Stated exercise: Format every line of the items below as a JSON list of strings, one string per line, leaving out blank lines.

Dataset records:
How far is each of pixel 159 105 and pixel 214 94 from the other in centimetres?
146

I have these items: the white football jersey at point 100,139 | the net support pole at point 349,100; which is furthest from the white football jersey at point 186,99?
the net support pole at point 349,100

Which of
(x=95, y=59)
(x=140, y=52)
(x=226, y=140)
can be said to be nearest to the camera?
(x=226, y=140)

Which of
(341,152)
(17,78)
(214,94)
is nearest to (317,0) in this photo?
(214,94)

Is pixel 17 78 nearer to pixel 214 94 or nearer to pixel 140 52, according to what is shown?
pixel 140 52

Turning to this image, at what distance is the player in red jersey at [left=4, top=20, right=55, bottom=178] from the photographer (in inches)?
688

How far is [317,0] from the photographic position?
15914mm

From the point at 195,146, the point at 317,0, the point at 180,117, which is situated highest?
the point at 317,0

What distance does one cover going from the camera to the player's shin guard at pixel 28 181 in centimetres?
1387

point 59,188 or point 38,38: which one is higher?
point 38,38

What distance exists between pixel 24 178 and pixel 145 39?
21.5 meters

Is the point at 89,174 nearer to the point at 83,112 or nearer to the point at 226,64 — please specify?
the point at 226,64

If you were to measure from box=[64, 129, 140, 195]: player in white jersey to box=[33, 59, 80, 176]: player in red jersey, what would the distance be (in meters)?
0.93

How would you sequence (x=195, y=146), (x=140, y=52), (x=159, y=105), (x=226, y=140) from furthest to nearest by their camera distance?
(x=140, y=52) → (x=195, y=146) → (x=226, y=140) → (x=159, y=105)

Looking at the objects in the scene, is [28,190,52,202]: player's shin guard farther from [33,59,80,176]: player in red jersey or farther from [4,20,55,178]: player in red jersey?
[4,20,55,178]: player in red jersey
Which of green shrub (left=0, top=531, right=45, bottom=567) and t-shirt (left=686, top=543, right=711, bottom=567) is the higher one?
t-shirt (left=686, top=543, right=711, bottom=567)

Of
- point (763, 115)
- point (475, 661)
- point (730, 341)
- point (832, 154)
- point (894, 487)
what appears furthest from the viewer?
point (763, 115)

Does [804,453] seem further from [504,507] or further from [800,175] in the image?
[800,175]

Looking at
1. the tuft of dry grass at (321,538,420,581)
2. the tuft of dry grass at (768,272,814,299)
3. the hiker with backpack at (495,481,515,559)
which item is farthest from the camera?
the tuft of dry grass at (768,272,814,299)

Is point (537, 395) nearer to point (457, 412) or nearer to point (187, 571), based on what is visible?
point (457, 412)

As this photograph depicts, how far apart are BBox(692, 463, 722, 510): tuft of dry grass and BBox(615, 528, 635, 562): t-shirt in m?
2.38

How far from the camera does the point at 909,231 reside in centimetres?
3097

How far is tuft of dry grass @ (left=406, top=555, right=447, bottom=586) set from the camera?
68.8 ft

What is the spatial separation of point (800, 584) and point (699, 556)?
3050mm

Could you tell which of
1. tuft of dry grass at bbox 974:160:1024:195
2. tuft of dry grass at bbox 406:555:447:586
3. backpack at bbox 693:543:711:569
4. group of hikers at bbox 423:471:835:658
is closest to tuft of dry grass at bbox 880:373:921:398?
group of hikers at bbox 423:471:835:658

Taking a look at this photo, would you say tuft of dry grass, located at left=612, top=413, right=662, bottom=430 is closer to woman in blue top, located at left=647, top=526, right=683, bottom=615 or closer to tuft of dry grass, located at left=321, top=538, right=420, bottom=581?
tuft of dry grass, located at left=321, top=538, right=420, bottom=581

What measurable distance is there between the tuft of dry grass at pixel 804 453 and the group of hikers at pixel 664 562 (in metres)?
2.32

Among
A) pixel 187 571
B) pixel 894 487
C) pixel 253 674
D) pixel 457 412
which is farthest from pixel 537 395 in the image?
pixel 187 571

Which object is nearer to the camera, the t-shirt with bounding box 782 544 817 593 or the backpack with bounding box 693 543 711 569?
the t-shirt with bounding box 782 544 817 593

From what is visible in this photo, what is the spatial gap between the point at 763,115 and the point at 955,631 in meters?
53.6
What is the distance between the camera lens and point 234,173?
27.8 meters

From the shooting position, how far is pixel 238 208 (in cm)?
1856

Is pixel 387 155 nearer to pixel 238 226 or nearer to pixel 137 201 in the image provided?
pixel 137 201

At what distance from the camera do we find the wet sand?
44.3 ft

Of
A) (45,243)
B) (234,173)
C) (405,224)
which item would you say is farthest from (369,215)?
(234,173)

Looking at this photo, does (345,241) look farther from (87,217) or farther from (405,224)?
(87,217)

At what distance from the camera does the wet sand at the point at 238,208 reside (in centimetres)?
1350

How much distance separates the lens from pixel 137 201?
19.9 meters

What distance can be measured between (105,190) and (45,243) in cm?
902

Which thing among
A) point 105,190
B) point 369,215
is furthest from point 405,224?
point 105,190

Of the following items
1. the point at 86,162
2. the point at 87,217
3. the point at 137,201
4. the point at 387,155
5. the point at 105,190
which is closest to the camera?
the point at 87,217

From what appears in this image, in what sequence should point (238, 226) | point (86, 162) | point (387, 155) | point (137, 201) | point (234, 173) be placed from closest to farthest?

Result for this task:
[
  "How far is each of pixel 159 105 and pixel 214 94 from the other in centimetres?",
  "146",
  "I have these items: the white football jersey at point 100,139 | the net support pole at point 349,100; which is furthest from the white football jersey at point 186,99?",
  "the net support pole at point 349,100",
  "Which of",
  "(x=95, y=59)",
  "(x=140, y=52)",
  "(x=226, y=140)",
  "can be said to be nearest to the camera?",
  "(x=226, y=140)",
  "Which of",
  "(341,152)",
  "(17,78)",
  "(214,94)",
  "is nearest to (317,0) in this photo?",
  "(214,94)",
  "Is pixel 17 78 nearer to pixel 214 94 or nearer to pixel 140 52, according to what is shown?",
  "pixel 140 52",
  "Turning to this image, at what distance is the player in red jersey at [left=4, top=20, right=55, bottom=178] from the photographer (in inches)?",
  "688",
  "How far is [317,0] from the photographic position?",
  "15914mm",
  "From the point at 195,146, the point at 317,0, the point at 180,117, which is situated highest?",
  "the point at 317,0",
  "What distance does one cover going from the camera to the player's shin guard at pixel 28 181 in centimetres?",
  "1387",
  "point 59,188 or point 38,38: which one is higher?",
  "point 38,38",
  "What distance exists between pixel 24 178 and pixel 145 39?",
  "21.5 meters",
  "Is the point at 89,174 nearer to the point at 83,112 or nearer to the point at 226,64 — please specify?",
  "the point at 226,64",
  "If you were to measure from box=[64, 129, 140, 195]: player in white jersey to box=[33, 59, 80, 176]: player in red jersey, what would the distance be (in meters)?",
  "0.93",
  "How would you sequence (x=195, y=146), (x=140, y=52), (x=159, y=105), (x=226, y=140) from furthest to nearest by their camera distance?",
  "(x=140, y=52) → (x=195, y=146) → (x=226, y=140) → (x=159, y=105)",
  "Looking at the objects in the scene, is [28,190,52,202]: player's shin guard farther from [33,59,80,176]: player in red jersey or farther from [4,20,55,178]: player in red jersey?",
  "[4,20,55,178]: player in red jersey",
  "Which of green shrub (left=0, top=531, right=45, bottom=567) and t-shirt (left=686, top=543, right=711, bottom=567) is the higher one?",
  "t-shirt (left=686, top=543, right=711, bottom=567)",
  "Of",
  "- point (763, 115)",
  "- point (475, 661)",
  "- point (730, 341)",
  "- point (832, 154)",
  "- point (894, 487)",
  "what appears furthest from the viewer?",
  "point (763, 115)",
  "Does [804,453] seem further from [504,507] or further from [800,175] in the image?",
  "[800,175]",
  "Looking at",
  "1. the tuft of dry grass at (321,538,420,581)",
  "2. the tuft of dry grass at (768,272,814,299)",
  "3. the hiker with backpack at (495,481,515,559)",
  "which item is farthest from the camera?",
  "the tuft of dry grass at (768,272,814,299)",
  "Is point (537, 395) nearer to point (457, 412) or nearer to point (187, 571), based on what is visible?",
  "point (457, 412)",
  "As this photograph depicts, how far apart are BBox(692, 463, 722, 510): tuft of dry grass and BBox(615, 528, 635, 562): t-shirt in m?",
  "2.38",
  "How far from the camera does the point at 909,231 reside in centimetres?",
  "3097",
  "How far is tuft of dry grass @ (left=406, top=555, right=447, bottom=586) set from the camera?",
  "68.8 ft",
  "What is the spatial separation of point (800, 584) and point (699, 556)?",
  "3050mm",
  "Could you tell which of",
  "1. tuft of dry grass at bbox 974:160:1024:195",
  "2. tuft of dry grass at bbox 406:555:447:586",
  "3. backpack at bbox 693:543:711:569",
  "4. group of hikers at bbox 423:471:835:658",
  "is closest to tuft of dry grass at bbox 880:373:921:398?",
  "group of hikers at bbox 423:471:835:658",
  "Taking a look at this photo, would you say tuft of dry grass, located at left=612, top=413, right=662, bottom=430 is closer to woman in blue top, located at left=647, top=526, right=683, bottom=615 or closer to tuft of dry grass, located at left=321, top=538, right=420, bottom=581?",
  "tuft of dry grass, located at left=321, top=538, right=420, bottom=581",
  "What measurable distance is there between the tuft of dry grass at pixel 804 453 and the group of hikers at pixel 664 562 (in metres)?",
  "2.32",
  "Among",
  "A) pixel 187 571",
  "B) pixel 894 487",
  "C) pixel 253 674",
  "D) pixel 457 412",
  "which is farthest from pixel 537 395 in the image?",
  "pixel 187 571",
  "Which object is nearer to the camera, the t-shirt with bounding box 782 544 817 593 or the backpack with bounding box 693 543 711 569?",
  "the t-shirt with bounding box 782 544 817 593",
  "From what is visible in this photo, what is the spatial gap between the point at 763,115 and the point at 955,631 in meters?",
  "53.6",
  "What is the distance between the camera lens and point 234,173?",
  "27.8 meters",
  "From the shooting position, how far is pixel 238 208 (in cm)?",
  "1856",
  "Is pixel 387 155 nearer to pixel 238 226 or nearer to pixel 137 201 in the image provided?",
  "pixel 137 201",
  "At what distance from the camera do we find the wet sand?",
  "44.3 ft",
  "Of",
  "A) (45,243)",
  "B) (234,173)",
  "C) (405,224)",
  "which item would you say is farthest from (369,215)?",
  "(234,173)",
  "Looking at this photo, does (345,241) look farther from (87,217) or farther from (405,224)?",
  "(87,217)",
  "At what distance from the camera does the wet sand at the point at 238,208 reside (in centimetres)?",
  "1350",
  "How much distance separates the lens from pixel 137 201?",
  "19.9 meters",
  "What distance can be measured between (105,190) and (45,243) in cm?",
  "902",
  "Which thing among",
  "A) point 105,190",
  "B) point 369,215",
  "is furthest from point 405,224?",
  "point 105,190",
  "Of the following items",
  "1. the point at 86,162",
  "2. the point at 87,217",
  "3. the point at 137,201",
  "4. the point at 387,155",
  "5. the point at 105,190",
  "which is closest to the camera?",
  "the point at 87,217",
  "From what appears in this image, in what sequence should point (238, 226) | point (86, 162) | point (387, 155) | point (137, 201) | point (234, 173) be placed from closest to farthest?"
]